Intervention de Caroline Fiat

Séance en hémicycle du mardi 4 juin 2024 à 15h00
Accompagnement des malades et de la fin de vie — Article 5

Photo issue du site de l'Assemblée nationale ou de WikipediaCaroline Fiat :

J'ai peu exercé en tant qu'aide-soignante : en dix ans, bien que j'aie accompagné de nombreuses personnes jusqu'à la fin, on ne m'a sollicitée que trois fois pour une aide à mourir. C'est peu. Depuis tout à l'heure, j'entends certains s'inquiéter pour les soignants et leur éthique. N'oubliez pas la douleur des soignants qui n'ont pas de réponse à apporter aux demandes d'aide à mourir – elles sont rares, mais elles existent : il arrive que des patients supplient les soignants qui se présentent dans leur chambre, matin, midi et soir, de leur venir en aide.

Monsieur Potier, vous disiez avoir été heurté d'entendre parler de ces vies qui ne valent plus d'être vécues.
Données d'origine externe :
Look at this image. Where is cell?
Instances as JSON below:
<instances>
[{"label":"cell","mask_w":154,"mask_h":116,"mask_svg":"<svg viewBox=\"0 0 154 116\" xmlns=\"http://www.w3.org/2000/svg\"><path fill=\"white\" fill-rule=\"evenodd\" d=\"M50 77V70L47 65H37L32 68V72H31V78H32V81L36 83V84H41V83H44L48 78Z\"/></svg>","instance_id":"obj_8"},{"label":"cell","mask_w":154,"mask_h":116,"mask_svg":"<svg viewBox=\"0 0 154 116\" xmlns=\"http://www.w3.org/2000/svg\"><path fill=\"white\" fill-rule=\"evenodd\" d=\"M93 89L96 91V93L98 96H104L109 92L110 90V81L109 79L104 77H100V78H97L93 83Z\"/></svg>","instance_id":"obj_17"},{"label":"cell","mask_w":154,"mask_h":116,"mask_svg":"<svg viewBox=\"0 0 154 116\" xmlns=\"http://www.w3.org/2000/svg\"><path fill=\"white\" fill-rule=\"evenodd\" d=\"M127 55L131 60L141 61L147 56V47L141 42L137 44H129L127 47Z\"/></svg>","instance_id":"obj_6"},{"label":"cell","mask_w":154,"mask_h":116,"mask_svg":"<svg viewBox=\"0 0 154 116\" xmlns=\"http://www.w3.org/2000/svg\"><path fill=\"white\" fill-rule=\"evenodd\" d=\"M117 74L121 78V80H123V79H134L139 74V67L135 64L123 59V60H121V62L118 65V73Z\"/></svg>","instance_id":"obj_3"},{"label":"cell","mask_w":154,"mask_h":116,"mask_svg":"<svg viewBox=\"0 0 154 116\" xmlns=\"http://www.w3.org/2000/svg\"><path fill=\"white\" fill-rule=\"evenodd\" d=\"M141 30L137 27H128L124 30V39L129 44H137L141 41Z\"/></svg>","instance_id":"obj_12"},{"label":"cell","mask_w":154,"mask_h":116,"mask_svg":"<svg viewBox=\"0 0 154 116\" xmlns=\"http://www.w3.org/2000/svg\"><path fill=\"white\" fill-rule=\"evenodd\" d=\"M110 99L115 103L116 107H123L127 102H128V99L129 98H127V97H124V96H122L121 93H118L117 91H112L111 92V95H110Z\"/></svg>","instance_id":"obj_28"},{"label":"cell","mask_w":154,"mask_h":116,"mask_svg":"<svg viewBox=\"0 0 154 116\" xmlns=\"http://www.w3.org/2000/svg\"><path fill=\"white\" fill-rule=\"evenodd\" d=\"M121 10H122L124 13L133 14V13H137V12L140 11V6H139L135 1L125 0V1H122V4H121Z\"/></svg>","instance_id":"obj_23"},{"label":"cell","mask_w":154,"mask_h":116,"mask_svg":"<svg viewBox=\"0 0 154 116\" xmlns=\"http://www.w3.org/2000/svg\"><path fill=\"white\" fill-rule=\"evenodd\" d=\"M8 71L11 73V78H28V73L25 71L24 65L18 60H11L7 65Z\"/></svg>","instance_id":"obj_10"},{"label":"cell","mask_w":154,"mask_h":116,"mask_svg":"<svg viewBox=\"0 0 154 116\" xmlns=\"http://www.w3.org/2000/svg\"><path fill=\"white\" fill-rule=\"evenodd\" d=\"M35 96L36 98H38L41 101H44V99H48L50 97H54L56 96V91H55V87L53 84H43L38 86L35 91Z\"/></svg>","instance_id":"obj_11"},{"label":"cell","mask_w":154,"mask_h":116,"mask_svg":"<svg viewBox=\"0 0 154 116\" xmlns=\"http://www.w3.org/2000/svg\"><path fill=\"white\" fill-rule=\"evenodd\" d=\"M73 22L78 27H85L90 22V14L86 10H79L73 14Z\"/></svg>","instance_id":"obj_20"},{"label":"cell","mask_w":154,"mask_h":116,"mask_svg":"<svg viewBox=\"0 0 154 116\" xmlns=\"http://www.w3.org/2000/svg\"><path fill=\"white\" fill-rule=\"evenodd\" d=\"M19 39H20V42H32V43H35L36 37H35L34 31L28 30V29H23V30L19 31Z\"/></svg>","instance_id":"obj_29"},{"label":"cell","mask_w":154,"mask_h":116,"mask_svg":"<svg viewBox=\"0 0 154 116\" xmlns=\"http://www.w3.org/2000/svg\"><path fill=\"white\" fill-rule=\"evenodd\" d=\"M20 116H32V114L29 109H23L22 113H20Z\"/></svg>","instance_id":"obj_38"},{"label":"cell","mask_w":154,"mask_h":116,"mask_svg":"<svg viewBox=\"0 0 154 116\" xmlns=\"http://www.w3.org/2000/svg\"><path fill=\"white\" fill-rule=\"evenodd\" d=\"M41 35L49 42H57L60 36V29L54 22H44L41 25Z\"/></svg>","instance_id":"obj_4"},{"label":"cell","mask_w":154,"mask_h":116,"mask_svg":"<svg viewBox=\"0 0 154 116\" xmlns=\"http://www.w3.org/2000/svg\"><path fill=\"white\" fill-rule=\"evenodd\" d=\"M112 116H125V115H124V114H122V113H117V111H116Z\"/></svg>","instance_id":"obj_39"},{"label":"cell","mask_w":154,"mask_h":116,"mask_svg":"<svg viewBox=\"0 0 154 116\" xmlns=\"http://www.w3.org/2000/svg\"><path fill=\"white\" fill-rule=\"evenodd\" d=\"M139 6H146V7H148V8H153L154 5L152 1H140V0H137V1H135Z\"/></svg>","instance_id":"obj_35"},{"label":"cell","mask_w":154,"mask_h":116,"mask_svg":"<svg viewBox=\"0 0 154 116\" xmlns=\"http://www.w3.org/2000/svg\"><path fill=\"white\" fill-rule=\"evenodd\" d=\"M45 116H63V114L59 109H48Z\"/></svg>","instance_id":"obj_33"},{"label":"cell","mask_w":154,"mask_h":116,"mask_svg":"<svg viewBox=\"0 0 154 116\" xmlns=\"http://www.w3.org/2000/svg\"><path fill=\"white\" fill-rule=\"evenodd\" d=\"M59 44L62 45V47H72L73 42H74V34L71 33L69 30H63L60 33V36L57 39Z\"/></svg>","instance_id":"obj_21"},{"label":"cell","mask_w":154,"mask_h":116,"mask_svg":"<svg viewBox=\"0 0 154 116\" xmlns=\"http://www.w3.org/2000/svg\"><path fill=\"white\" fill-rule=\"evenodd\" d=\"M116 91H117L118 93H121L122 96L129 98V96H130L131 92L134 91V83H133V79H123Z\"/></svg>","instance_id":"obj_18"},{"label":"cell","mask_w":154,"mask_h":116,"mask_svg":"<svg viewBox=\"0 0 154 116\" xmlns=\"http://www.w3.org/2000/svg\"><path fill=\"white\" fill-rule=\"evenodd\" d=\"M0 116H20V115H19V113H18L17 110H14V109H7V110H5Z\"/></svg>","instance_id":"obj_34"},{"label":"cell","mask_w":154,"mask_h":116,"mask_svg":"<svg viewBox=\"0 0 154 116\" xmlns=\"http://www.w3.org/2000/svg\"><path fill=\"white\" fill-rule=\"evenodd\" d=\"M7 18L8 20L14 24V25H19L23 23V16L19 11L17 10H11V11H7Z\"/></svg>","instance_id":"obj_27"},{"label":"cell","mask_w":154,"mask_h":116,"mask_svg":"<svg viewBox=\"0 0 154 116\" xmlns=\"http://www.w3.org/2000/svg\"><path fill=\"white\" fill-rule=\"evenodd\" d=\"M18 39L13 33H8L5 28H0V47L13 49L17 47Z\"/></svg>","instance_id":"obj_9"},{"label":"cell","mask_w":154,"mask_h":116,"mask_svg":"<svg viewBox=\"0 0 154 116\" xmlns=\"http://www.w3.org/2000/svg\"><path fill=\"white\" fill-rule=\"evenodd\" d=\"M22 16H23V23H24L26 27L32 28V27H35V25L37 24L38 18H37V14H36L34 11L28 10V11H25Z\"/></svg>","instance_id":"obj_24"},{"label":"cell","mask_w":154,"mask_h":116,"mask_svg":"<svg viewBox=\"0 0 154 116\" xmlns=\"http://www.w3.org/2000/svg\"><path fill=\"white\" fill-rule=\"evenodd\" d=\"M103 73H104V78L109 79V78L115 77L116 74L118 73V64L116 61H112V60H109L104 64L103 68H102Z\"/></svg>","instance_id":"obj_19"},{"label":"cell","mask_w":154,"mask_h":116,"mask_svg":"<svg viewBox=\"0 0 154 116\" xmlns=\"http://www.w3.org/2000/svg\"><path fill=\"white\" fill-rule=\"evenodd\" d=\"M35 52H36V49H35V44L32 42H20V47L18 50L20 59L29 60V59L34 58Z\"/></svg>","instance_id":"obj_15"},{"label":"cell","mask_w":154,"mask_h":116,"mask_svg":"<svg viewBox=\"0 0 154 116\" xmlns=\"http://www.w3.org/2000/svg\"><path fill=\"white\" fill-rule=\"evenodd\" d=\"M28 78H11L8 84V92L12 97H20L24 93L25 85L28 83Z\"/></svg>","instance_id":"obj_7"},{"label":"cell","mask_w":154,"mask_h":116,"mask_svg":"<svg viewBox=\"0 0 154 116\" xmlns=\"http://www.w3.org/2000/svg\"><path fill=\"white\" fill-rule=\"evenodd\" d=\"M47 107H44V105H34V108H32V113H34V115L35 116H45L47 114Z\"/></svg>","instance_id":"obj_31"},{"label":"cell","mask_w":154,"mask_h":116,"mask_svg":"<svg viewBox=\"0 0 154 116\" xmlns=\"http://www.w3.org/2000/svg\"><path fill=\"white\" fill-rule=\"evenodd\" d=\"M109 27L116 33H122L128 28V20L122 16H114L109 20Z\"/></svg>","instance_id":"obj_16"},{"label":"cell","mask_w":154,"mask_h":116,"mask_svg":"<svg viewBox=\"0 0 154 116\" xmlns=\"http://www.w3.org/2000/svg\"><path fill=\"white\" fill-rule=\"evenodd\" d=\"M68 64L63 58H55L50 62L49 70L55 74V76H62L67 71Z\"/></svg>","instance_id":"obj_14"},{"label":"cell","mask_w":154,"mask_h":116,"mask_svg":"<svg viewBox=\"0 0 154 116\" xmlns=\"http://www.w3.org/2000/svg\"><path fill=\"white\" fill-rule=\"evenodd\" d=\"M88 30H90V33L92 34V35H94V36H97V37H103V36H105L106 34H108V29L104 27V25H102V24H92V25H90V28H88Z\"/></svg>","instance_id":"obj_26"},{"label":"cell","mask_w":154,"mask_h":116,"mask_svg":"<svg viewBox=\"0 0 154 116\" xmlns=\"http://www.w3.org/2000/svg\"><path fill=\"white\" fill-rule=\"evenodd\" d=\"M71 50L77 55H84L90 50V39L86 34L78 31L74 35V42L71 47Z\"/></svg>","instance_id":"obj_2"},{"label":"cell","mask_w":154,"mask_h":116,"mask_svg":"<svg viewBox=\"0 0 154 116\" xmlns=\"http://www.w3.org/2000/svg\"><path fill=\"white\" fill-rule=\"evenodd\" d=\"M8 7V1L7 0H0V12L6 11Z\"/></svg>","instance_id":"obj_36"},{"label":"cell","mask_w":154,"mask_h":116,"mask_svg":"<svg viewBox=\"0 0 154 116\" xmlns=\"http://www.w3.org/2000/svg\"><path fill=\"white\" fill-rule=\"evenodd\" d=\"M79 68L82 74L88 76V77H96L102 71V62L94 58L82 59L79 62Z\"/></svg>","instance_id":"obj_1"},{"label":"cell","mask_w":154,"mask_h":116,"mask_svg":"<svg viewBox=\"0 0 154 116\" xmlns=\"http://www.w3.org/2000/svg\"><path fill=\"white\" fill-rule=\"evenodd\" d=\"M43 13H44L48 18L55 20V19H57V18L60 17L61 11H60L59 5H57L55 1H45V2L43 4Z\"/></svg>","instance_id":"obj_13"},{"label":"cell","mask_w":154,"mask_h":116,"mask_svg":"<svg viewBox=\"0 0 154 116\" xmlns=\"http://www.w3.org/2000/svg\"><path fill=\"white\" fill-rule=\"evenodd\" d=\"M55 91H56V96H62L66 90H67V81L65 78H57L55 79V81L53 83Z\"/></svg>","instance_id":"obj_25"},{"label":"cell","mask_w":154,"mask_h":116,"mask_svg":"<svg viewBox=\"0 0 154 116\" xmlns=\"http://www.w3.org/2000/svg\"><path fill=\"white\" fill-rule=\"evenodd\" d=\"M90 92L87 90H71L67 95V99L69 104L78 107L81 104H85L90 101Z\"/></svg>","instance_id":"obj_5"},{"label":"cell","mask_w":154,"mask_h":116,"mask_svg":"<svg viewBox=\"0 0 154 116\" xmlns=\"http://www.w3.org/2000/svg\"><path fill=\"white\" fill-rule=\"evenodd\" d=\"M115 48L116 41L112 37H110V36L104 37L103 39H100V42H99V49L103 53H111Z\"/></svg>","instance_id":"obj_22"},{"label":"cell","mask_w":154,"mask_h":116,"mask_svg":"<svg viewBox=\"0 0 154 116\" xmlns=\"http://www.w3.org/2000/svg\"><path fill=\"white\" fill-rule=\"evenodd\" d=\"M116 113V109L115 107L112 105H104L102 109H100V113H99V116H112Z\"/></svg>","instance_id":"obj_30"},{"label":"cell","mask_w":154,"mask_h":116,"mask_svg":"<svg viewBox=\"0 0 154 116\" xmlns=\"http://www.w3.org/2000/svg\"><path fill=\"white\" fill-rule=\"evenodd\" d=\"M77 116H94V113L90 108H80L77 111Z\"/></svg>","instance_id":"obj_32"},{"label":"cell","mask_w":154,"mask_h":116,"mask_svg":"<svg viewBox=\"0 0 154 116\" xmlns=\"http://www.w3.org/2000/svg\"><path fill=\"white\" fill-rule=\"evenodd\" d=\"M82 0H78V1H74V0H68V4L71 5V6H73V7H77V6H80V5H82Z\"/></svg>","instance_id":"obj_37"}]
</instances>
Mais que répondez-vous quand ce sont les patients qui s'expriment de la sorte : « Ma vie ne vaut plus le coup d'être vécue, je veux partir » ? Qu'on ne peut pas faire plus ? Que devraient faire les soignants qui ont tout mis en œuvre pour soulager les douleurs, en apportant des soins de confort, en demandant aux familles de venir, en entourant les patients d'objets personnels pour qu'ils se sentent au mieux ?

Au cours de ma carrière, mon plus gros échec correspond au moment où j'ai vu partir un de mes patients en ambulance, vers la Belgique, parce qu'il avait les moyens de le faire. Je n'ai pas su répondre à son besoin : il a dû quitter notre service, où il était depuis des mois. Il n'était pas avec nous au moment de mourir. Que vous soyez pour ou contre ce projet de loi, mesurez la douleur des soignants incapables de répondre à la demande ultime de leur patient. Ceux qui choisissent ce métier veulent prodiguer des soins.

Certes, les demandes d'aide à mourir seront rares. Quelqu'un disait : « On n'écrit pas la loi pour une personne ». Peut-être l'écrivons-nous pour très peu de monde, mais nous l'écrivons aussi pour aider les soignants qui sont actuellement démunis face à ces patients qui n'en peuvent plus de vivre, et auxquels ils ont déjà apporté tout ce qu'ils pouvaient pour que leur fin de vie soit la plus paisible possible.